SEO Keyword Cluster Generator
What You Get
A prompt that takes your core business topic and generates organized keyword clusters — grouped by theme and search intent — with difficulty estimates and a content plan that tells you exactly what to write and in what order.
Instead of staring at a spreadsheet of 200 random keywords, you’ll get 5-7 tightly organized clusters, a 90-day content roadmap that prioritizes what you can actually rank for, and a clear sense of which keywords go together (so you can build topical authority and help Google understand what you’re really about).
The Prompt
Copy this into Claude. Fill in the bracketed sections with your info.
I need help building a 90-day SEO content strategy for my business. Here's what I'm working with:
My business: [Describe what you do and who you serve. Example: "I'm a therapist specializing in trauma recovery for women in Milwaukee" or "I help solopreneurs set up email marketing automation"]
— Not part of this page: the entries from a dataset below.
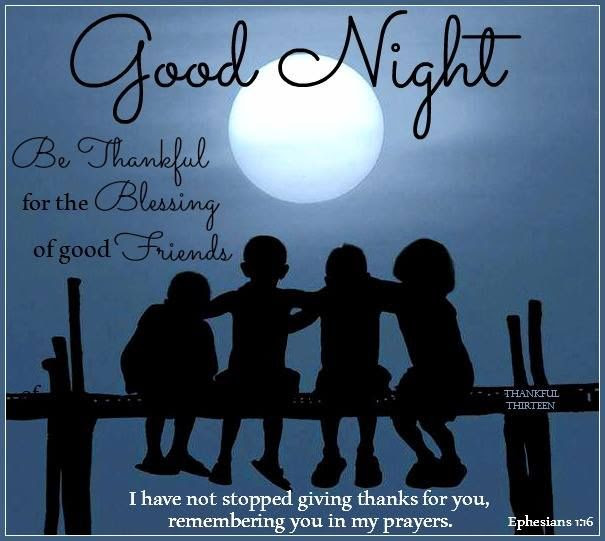 Good Night Quotes For Friends On Facebook Good Night Quotes And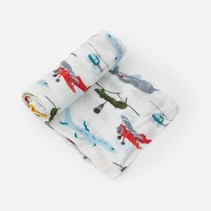 Deluxe Cotton Muslin Swaddle: Air Show
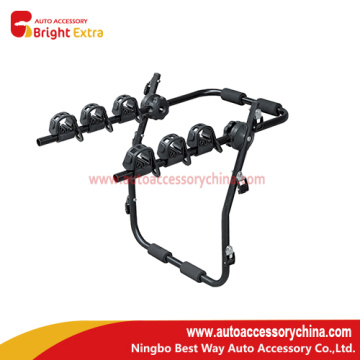 Car Roof Racks For Bikes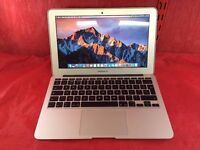"Apple MacBook Air A1465 11.6"", 2013, 256GB, i5 Processor, 4GB RAM +WARRANTY, NO OFFERS, L111"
My website: [Your website URL]
Seed topics I want to rank for: [Give me 3-5 core topics or phrases. These should be real things your audience searches for. Examples: "trauma therapy," "email automation for small business," "how to find a therapist"]
My current SEO status: [Pick one: Brand new (no SEO yet), Some traction (5-15 organic visitors/month), Established (consistent traffic but want to grow)]
My content capacity: [How many pieces can you realistically publish per month? Be honest. Examples: 1-2 pieces, 3-4 pieces, 5+ pieces]
Please generate a complete keyword strategy:
1. Create 5-7 keyword clusters around my seed topics. For each cluster, organize keywords by theme and search intent so I can see how they relate.
2. For each cluster, provide:
- The pillar keyword (the big idea that anchors the cluster)
- 5-8 supporting keywords (related searches that feed topical authority back to the pillar)
- Search intent for each keyword (Is this someone looking for information? Trying to buy something? Comparing options? Trying to solve a problem?)
- Estimated difficulty level (Low, Medium, or High. Be honest about what a solo business can rank for.)
- Suggested content format (Blog post, how-to guide, comparison, landing page, template, checklist, etc.)
3. Create a 90-day content calendar that:
- Prioritizes low-difficulty keywords first (build wins before going after competitive terms)
- Groups content by cluster so each piece supports the others
- Spreads content across my realistic monthly output
- Includes a publishing order with brief reasoning for each piece
Important: Focus on keywords a small business can actually rank for. I don't need broad keywords like "marketing" — I need specific ones like "email marketing for therapists in Milwaukee." Specific beats broad every time.
Output format:
- Clean, scannable markdown
- One cluster at a time
- Clear pillar → supporting keywords hierarchy
- End with the 90-day calendar as a simple table
How to Use It
Step 1: Fill in your info. Spend 5 minutes being honest about what you do, who you serve, what keywords matter to your business, and how much you can actually write. This detail matters — it’s what makes the strategy realistic instead of theoretical.
Step 2: Run the prompt. Paste it into Claude with your answers filled in. You’ll get back 5-7 keyword clusters with all the intel you need.
Step 3: Pick your first cluster. Don’t try to do everything at once. Start with the first cluster in your 90-day calendar (the one with the lowest-difficulty keywords). Write those pieces first. This builds momentum and gives Google a signal that you’re an authority on this specific topic.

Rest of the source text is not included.